■ **Exercises**:
(A) In the passage about caring for a mother, what machine was used every night?
(B) Replace "frustration" with "concern" in the passage about caring for a mother, and write out the portion running from "Comment by Brett" to "you for sure.".

■ **Document passage**:

:::::

People would come to visit my mom at our house but they were not always prepared for what they would see. Some days she would be fine and could laugh with friends, other days it was all she could do to keep from falling asleep in her chair because of the Co2. And that was with using a Bi-Pap every night. One friend of hers really irritated me. He came too frequently. I appreciated his intentions but visits were hard for mom. They took a lot out of her. On more than one occasion my mom would fall asleep in her chair, sometimes right in the middle of a conversation with him. He would look at me and mouth, "What's going on?" Sometimes he would call me into another room and say, "Brett, do something!" I wanted to do something. I wanted to do everything. It wasn't about me though. My mom's feelings had to be taken into consideration.

On one of his last visits he convinced me to call 911. At the hospital, it wasn't the doctor who first said the word, "Hospice." Mom was in the ER. She was asleep. Her Co2 was so high that it couldn't even be measured. The doctor told me, "We should be able to bring it down, but haven't you noticed the pattern? We get your mom strong enough to go home, and then she is back in a week. It used to be a couple of months, and then weeks. Now, she will be coming back more frequently." I said, "Is my mom a candidate for Hospice?" He said, "YES!!" He felt sorry for her. I did, too. It has to be frustrating for a doctor sometimes. They see what's going on so much better than we do. They see the extremes that we are willing to go to to keep our loved ones alive, even to the point where it's not fair to the person that we love.

At home, that Bi-Pap was my biggest weapon to keep mom alive. Once she went on Hospice I knew there would be no more 911 calls. Every time I even suspected that her Co2 was becoming elevated, I would hook her up to that machine. It was going full blast the day that she died. I finally took it off of her in the last minutes to give her some peace. After she died, that machine looked very small. It was once so important. And in a matter of minutes I knew that we had just been throwing rocks at death. I looked at that machine and thought, "Useless." There was only so much that we could do. There comes a point when we have to let them rest in peace.

Comment by Brett Bowman on June 3, 2018 at 11:01am

I can understand your frustration Virginia. Patients in ICU are monitored so closely. I can't help but wonder if the ICU doctor would not have to look at your mom's medical records from that time to tell you for sure.

Comment by Janie m Snitko on June 3, 2018 at 10:23am

Everyone please realize that you are only human and you have done the best for your loved one that your knowledge allowed. It is always in God's hands.

:::::

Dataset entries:
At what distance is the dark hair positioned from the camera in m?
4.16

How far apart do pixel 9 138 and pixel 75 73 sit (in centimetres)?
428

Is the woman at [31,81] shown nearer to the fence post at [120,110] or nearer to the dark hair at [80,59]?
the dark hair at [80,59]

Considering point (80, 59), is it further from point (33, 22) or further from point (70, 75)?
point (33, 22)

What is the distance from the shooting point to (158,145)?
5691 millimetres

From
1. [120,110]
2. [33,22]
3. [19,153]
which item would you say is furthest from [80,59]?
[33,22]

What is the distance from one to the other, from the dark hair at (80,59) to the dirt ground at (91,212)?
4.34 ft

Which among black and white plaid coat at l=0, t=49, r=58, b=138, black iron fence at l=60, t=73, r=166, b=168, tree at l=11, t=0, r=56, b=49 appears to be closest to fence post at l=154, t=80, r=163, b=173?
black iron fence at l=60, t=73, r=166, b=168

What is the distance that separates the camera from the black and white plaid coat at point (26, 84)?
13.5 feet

:::::

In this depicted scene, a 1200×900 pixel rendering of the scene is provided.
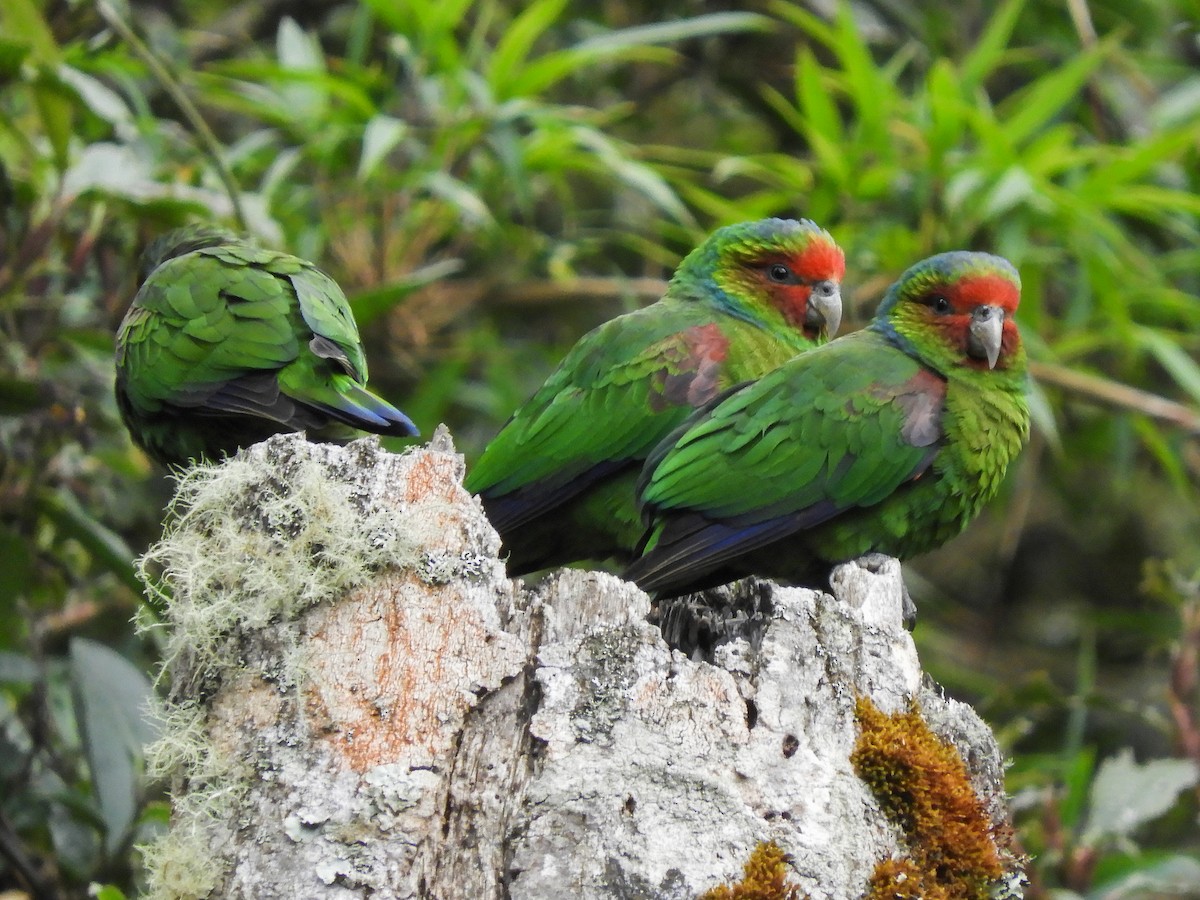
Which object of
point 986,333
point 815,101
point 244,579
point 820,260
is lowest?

:::::

■ **Answers provided**:
(A) A Bi-Pap.

(B)
Comment by Brett Bowman on June 3, 2018 at 11:01am

I can understand your concern Virginia. Patients in ICU are monitored so closely. I can't help but wonder if the ICU doctor would not have to look at your mom's medical records from that time to tell you for sure.